1. Understand the problem and establish design scope

  • What kind of chat app shall we design? 1 on 1 or group based: It should support both 1 on 1 and group chat
  • Is this a mobile app or a web app: Both
  • What is the scale of this app: It should support 50 million daily active users (DAU)
  • For group chat, what is the group member limit: A maximum of 100 people
  • What features are important for the chat app: 1 on 1 chat, group chat, online indicator. The system only supports text messages.
  • Is there a message size limit: Yes, text length should be less than 100,000 characters long
  • Is end-to-end encryption required: Not required for now but we will discuss that if time allows
  • How long shall we store the chat history: Forever

Features of a chat app:

  • A one-on-one chat with low delivery latency
  • Small group chat (max of 100 people)
  • Online presence
  • Multiple device support
  • Push notifications

2. Propose high-level design and get buy-in

In a chat system, clients can be either mobile applications or web applications. Clients do not communicate directly with each other. Instead, client connects to a chat service, which supports all the features mentioned above. The chat service must support the following functions:

  • Receive messages from other client
  • Find the right recipients for each message and relay the message to the recipients
  • If a recipient is not online, hold the messages for that recipient on the server until she is online

Chat Service

When a client intends to start a chat, it connects the chats service using one or more network protocols:

  • on the sender side: HTTP is a fine option, and many chat applications such as Facebook used HTTP to send messages
  • on the receiver side: Since HTTP is client-initiated, it is not trivial to send messages from the server.
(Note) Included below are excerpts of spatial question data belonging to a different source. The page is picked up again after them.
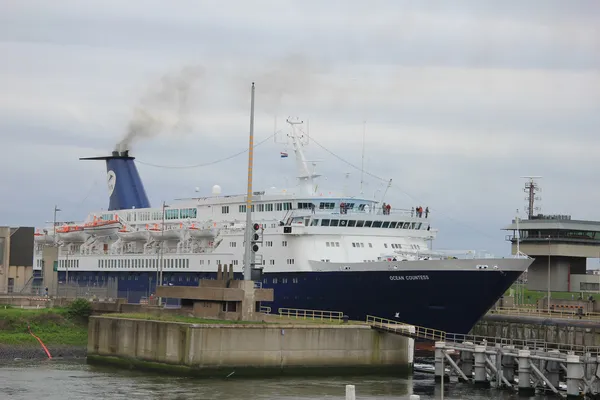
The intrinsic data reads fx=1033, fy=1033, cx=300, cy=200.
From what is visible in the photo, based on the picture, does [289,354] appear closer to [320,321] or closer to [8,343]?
[320,321]

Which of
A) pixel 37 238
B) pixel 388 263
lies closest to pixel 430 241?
pixel 388 263

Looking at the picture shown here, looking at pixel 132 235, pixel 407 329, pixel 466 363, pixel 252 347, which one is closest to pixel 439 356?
pixel 466 363

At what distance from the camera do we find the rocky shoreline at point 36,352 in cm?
5259

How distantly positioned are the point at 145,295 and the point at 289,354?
82.6 ft

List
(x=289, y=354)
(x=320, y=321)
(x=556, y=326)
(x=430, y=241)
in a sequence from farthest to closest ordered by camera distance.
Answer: (x=430, y=241) → (x=556, y=326) → (x=320, y=321) → (x=289, y=354)

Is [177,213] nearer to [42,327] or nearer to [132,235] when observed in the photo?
[132,235]

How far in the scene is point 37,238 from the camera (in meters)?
86.1

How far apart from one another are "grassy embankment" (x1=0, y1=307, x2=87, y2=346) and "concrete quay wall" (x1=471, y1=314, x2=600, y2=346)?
80.5 feet

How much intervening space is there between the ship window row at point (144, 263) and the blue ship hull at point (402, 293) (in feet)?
28.8

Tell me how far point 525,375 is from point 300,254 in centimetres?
2131

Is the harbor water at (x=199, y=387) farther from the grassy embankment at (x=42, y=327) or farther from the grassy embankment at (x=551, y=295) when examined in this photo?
the grassy embankment at (x=551, y=295)

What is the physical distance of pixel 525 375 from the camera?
4247 centimetres

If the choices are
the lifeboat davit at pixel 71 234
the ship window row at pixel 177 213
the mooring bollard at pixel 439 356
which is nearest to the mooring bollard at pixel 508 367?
the mooring bollard at pixel 439 356

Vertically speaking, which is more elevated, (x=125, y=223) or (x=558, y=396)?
(x=125, y=223)
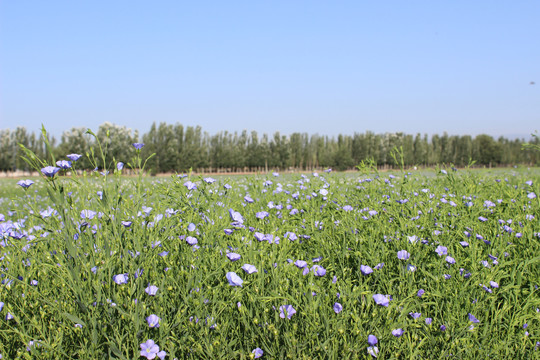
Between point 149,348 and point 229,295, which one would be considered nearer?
point 149,348

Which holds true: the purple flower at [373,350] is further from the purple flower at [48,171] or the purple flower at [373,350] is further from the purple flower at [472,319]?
the purple flower at [48,171]

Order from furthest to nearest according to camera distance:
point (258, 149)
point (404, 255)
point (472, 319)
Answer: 1. point (258, 149)
2. point (404, 255)
3. point (472, 319)

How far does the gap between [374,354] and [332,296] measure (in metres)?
0.44

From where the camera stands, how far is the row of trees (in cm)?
4144

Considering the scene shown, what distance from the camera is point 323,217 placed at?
11.6 ft

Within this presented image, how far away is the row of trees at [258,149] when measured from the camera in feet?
136

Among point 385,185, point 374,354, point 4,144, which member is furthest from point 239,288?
point 4,144

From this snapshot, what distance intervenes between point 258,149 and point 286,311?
159 feet

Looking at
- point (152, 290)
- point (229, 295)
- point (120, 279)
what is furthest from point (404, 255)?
point (120, 279)

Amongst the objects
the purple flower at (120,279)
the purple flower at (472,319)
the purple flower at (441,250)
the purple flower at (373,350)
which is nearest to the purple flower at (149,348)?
the purple flower at (120,279)

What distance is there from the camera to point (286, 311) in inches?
70.1

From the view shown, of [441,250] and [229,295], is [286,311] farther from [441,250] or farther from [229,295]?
[441,250]

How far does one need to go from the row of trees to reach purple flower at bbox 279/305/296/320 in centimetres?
3628

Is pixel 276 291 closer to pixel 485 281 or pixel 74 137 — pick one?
pixel 485 281
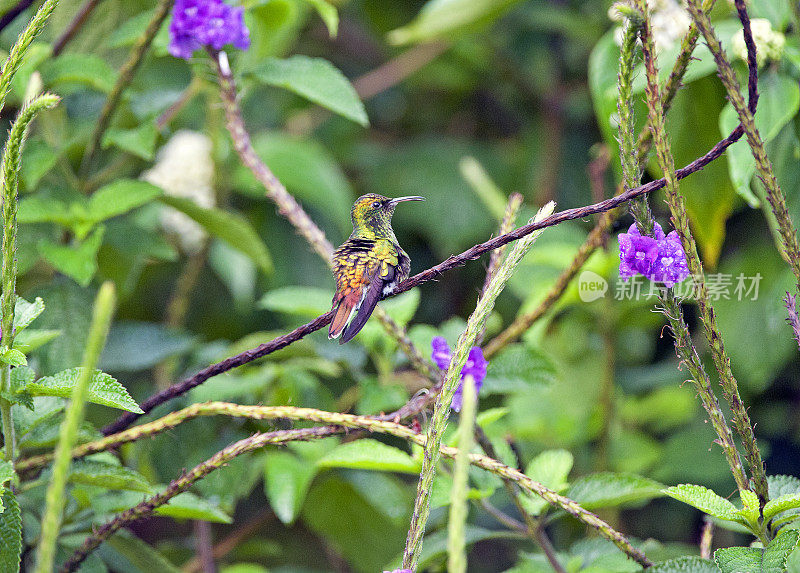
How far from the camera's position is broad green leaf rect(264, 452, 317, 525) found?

Other techniques are used to simulate a server-initiated connection: polling, long polling, and WebSocket.

2.1 Polling

Polling

Client periodically asks the server if there are messages available. The cost of polling depends on polling frequency.

2.2 Long polling

Long Polling

In long polling, a client holds the connection open until

  • there are actually new messages available
  • timeout threshold has been reached

Once the client receives new messages or reaches timeout threshold, it immediately sends another request to the server. Long polling has a few drawbacks:

  • Sender and receiver may not connect to the same chat server. HTTP servers are usually stateless, the server that receives the message might not have a long-polling connection with the client who receives the message.
  • A server has no good way to tell if a client is disconnected
  • If a user does not chat much, long polling still makes periodic connections after timeouts

2.3 WebSocket

WebSocket

WebSocket connection is initiated by the client. It is bi-directional and persistent. Through this persistent connection, a server could send updates to a client. By using WebSocket for both sending and receiving.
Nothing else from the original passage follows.